▶ _Data shown_:
>>>

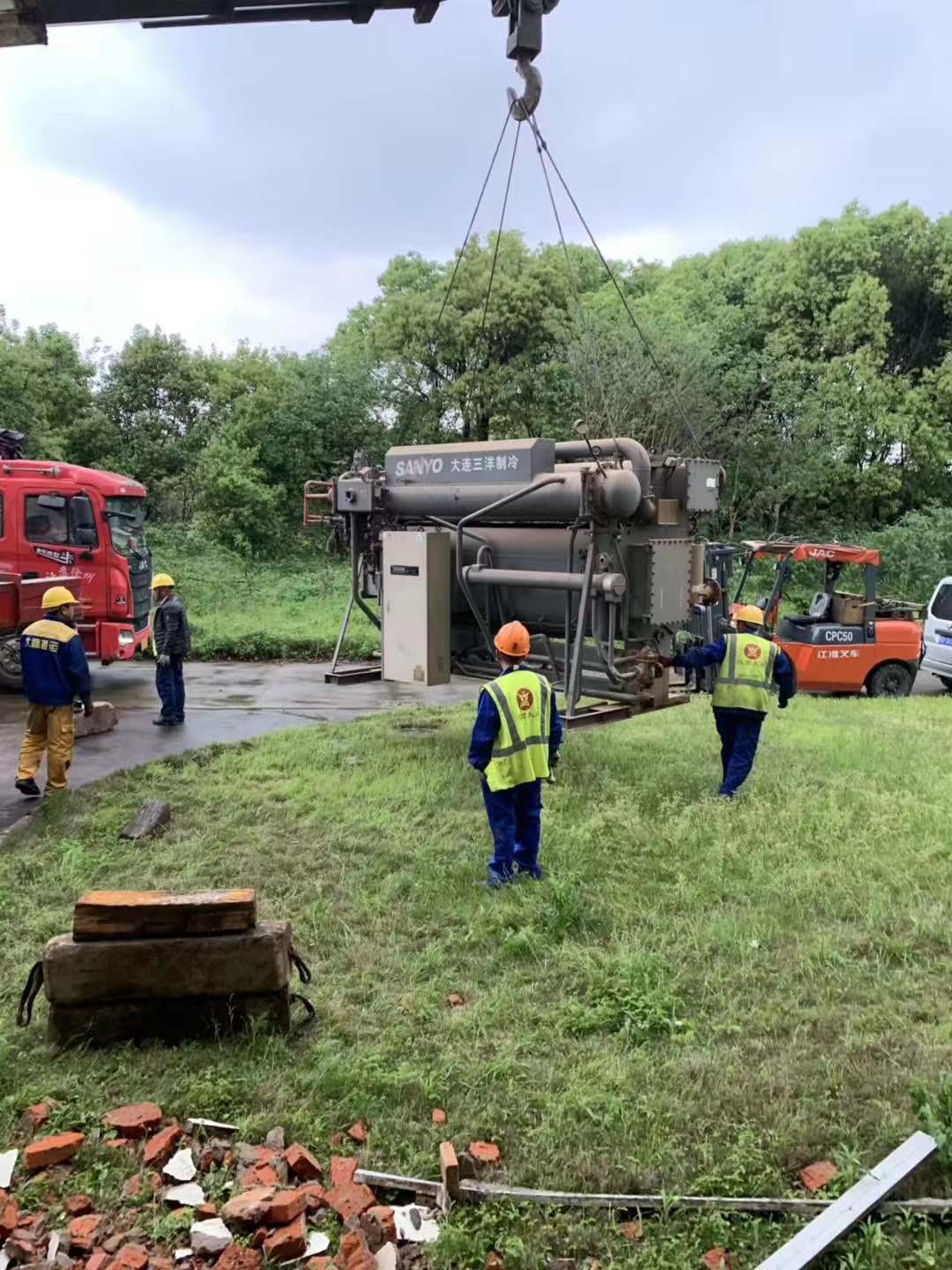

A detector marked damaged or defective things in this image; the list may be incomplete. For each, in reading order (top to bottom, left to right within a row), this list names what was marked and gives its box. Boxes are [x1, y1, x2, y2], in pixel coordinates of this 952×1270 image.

broken brick [103, 1101, 163, 1143]
broken brick [24, 1129, 85, 1171]
broken brick [142, 1129, 182, 1164]
broken brick [284, 1143, 321, 1178]
broken brick [328, 1164, 356, 1192]
broken brick [465, 1143, 497, 1164]
broken brick [800, 1164, 836, 1192]
broken brick [1, 1199, 21, 1242]
broken brick [65, 1192, 94, 1214]
broken brick [69, 1214, 105, 1249]
broken brick [112, 1242, 148, 1270]
broken brick [215, 1242, 263, 1270]
broken brick [219, 1185, 273, 1228]
broken brick [261, 1214, 305, 1263]
broken brick [264, 1192, 305, 1228]
broken brick [324, 1178, 376, 1221]
broken brick [363, 1206, 397, 1242]
broken brick [698, 1249, 737, 1270]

<<<

▶ _Short problem_: Rewrite the entries with "reading order" replaced by "scan order" and everything else left unchanged. Leave the pictures out.

▶ _Task output_:
A detector marked damaged or defective things in this image; the list may be incomplete. For each, in scan order (top to bottom, left to right within a row), this list names what was marked and gives its box. Boxes are [x1, y1, x2, y2], in pixel coordinates of this 952×1270 image.

broken brick [103, 1101, 163, 1143]
broken brick [24, 1129, 85, 1171]
broken brick [142, 1129, 182, 1164]
broken brick [284, 1143, 321, 1178]
broken brick [328, 1164, 356, 1192]
broken brick [465, 1143, 497, 1164]
broken brick [800, 1164, 836, 1192]
broken brick [1, 1199, 21, 1242]
broken brick [65, 1192, 94, 1214]
broken brick [69, 1214, 105, 1249]
broken brick [112, 1242, 148, 1270]
broken brick [215, 1242, 263, 1270]
broken brick [219, 1185, 273, 1228]
broken brick [261, 1214, 305, 1263]
broken brick [264, 1192, 305, 1228]
broken brick [324, 1178, 376, 1221]
broken brick [363, 1206, 397, 1242]
broken brick [698, 1249, 737, 1270]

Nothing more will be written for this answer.